The crisis in the financial system led to a recession, an equity market meltdown and a collapse in long-term interest rates. The solvency position of pension plans collapsed at the very moment that plan sponsors faced real-world economic pressures that pulled them under. Active pension plan members and retirees soon found themselves in an unenviable position as unsecured creditors in an insolvency proceeding.

An insolvency proceeding exposes all of the inadequacies of our pension system. In too many cases, the most vulnerable are left asking how and why the system failed, and why sponsors are not required to keep the pension promise.

A recent decision of the Ontario Superior Court of Justice illustrates the frailties of the pension regulatory system. In the Indalex case, the company sought protection from its creditors under the Companies’ Creditors Arrangements Act (CCAA). The assets of Indalex had been sold, and the plan beneficiaries argued that the proceeds of the sale should be used to fund the unfunded deficiency in Indalex’s pension plans.

Under the Pension Benefits Act (PBA), the plan members argued that the sale proceeds were subject to the provisions of a statutorily deemed trust. The value of this argument in an insolvency case is that assets subject to a trust are not available to creditors of the insolvent company. Instead, these assets are the property of the beneficiaries of the trust—in this case, the plan members.

Under the relevant provisions of the PBA, a deemed trust applies to contributions due and not paid to a pension plan, as well as to contributions accruing due to the plan under either the terms of the plan or the PBA and its related regulations.

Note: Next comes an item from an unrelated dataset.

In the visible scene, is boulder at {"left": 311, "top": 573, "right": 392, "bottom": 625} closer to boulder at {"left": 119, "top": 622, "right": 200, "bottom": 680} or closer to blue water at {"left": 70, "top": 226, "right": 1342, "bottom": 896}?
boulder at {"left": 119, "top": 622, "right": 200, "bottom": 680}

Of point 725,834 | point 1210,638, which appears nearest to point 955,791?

In this case, Indalex began the process of winding up its pension plans. It continued to make special payments for the unionized plan while under CCAA protection and had made all required contributions to the salaried plan.

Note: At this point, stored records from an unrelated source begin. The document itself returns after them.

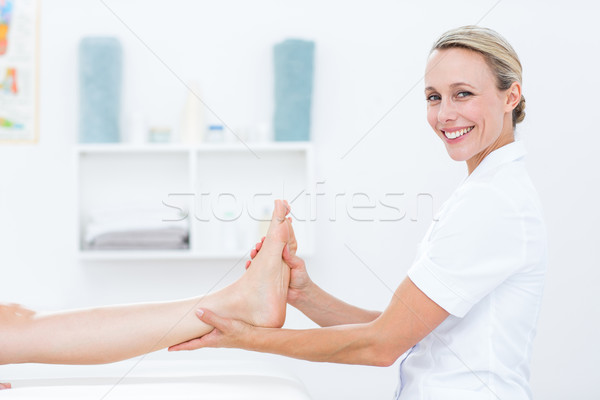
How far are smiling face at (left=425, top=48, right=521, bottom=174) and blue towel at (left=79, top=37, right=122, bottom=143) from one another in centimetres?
132

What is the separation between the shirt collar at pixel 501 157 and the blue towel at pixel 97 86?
4.83 feet

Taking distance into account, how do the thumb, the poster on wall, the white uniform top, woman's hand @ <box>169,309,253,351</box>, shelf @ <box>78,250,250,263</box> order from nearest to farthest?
the white uniform top → woman's hand @ <box>169,309,253,351</box> → the thumb → shelf @ <box>78,250,250,263</box> → the poster on wall

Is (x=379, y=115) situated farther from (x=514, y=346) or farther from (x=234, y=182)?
(x=514, y=346)

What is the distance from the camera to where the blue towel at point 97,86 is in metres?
2.23

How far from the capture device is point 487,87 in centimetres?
132

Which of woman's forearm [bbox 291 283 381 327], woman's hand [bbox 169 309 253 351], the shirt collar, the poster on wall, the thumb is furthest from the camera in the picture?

The Court concluded that no deemed trust arose under the provisions of the PBA. Accordingly, in respect of Indalex’s plans, no deemed trust could arise because there were no contributions owing and no amounts had accrued or were accruing due.

The Court observed that under these circumstances, it did not have the authority to do what it might deem fair and equitable. In an insolvency proceeding, a Court must protect the interests of all creditors.

However, the question is, How do regulators, sponsors and plan members best guard against the consequences of an insolvency? Some have argued for rules that would grant priority to the unfunded liability of pension plans. But would lenders be prepared to bear the risk of providing capital to defined benefit (DB) plans if they faced the risk of losing their security if a plan had an unfunded liability? And if this were the outcome, would it further discourage employers from sponsoring DB plans if they wanted access to capital from lenders?

Another approach might be to require plan sponsors to focus on investing pension assets in a way that pays attention to plan liabilities. Greater asset and liability matching would surely lead to better protection for plan members.

Members and retirees should also take greater steps to protect themselves. They have the right to information, and they should avail themselves of that right to monitor the plan and raise questions of plan sponsors and regulators before an insolvency occurs. Understanding the situation and holding plan sponsors and regulators more accountable is likely the best defence available to them. BC

Hugh O’Reilly heads the pension and benefits practice group at Cavalluzzo Hayes Shilton McIntyre & Cornish in Toronto.